Department of Orthopedic Surgery, Graduate School of Medical Sciences, Kanazawa University, Kanazawa, Japan 13-1 Takara-machi, Kanazawa-city, 920-8641, Japan.

出版信息

Asia Pac J Sports Med Arthrosc Rehabil Technol. 2025 Jan 22;40:7-11. doi: 10.1016/j.asmart.2025.01.002. eCollection 2025 Apr.

Abstract

BACKGROUND

While meniscal extrusion has been recognized as a key factor in meniscal dysfunction and osteoarthritis (OA) development, the specific movement of the posterior horn of the medial meniscus (MM) during extrusion, particularly in early-stage OA, remains unexplored.
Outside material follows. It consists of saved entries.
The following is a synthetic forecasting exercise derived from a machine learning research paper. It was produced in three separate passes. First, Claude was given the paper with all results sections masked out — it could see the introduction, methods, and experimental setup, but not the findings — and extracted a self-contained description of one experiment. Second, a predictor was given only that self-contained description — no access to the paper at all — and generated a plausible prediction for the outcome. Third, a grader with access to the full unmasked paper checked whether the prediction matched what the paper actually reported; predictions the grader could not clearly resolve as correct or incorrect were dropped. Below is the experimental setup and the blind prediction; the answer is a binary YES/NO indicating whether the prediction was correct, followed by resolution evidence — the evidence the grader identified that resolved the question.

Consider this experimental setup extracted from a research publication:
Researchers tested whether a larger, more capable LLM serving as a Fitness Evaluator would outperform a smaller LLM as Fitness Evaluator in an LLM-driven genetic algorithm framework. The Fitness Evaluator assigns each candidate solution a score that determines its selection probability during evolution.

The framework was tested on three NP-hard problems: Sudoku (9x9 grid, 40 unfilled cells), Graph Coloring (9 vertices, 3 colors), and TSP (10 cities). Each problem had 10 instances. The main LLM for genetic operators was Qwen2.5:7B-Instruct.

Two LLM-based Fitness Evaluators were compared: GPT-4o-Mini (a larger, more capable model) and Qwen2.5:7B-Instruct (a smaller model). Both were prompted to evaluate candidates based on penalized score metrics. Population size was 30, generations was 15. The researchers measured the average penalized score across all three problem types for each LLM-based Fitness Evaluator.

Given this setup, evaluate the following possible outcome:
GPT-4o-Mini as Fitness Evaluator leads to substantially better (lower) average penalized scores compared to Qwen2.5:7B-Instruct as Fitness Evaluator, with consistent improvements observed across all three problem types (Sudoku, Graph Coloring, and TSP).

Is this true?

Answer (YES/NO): NO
Therefore, in this study, we investigated the position of the MM in patients with medial knee pain and a Kellgren-Lawrence grade ≤1, investigating the relationship between meniscal extrusion and degenerative tears. We hypothesized that the MM extrusion (MME) would be larger when degenerative tears are present; the anterior horn would move posteriorly, and the posterior horn would move anteriorly, accordingly.

METHODS

A total of 181 knees (mean age 61.7 ± 12.1 years; 97 men and 84 women) were included. Simple radiographs were used to measure the weight-bearing line ratio and medial proximal tibia angle. Magnetic resonance imaging was used to measure the medial proximal tibia slope, medial meniscus extrusion, anterior and posterior horn position, and degenerative tears on the posterior segment of the medial meniscus. Those with degenerative tears were designated as group T and those without were designated as group C. Student's t-test and Pearson's χ test were performed to compare groups T and C. Statistical significance was set at p < 0.05.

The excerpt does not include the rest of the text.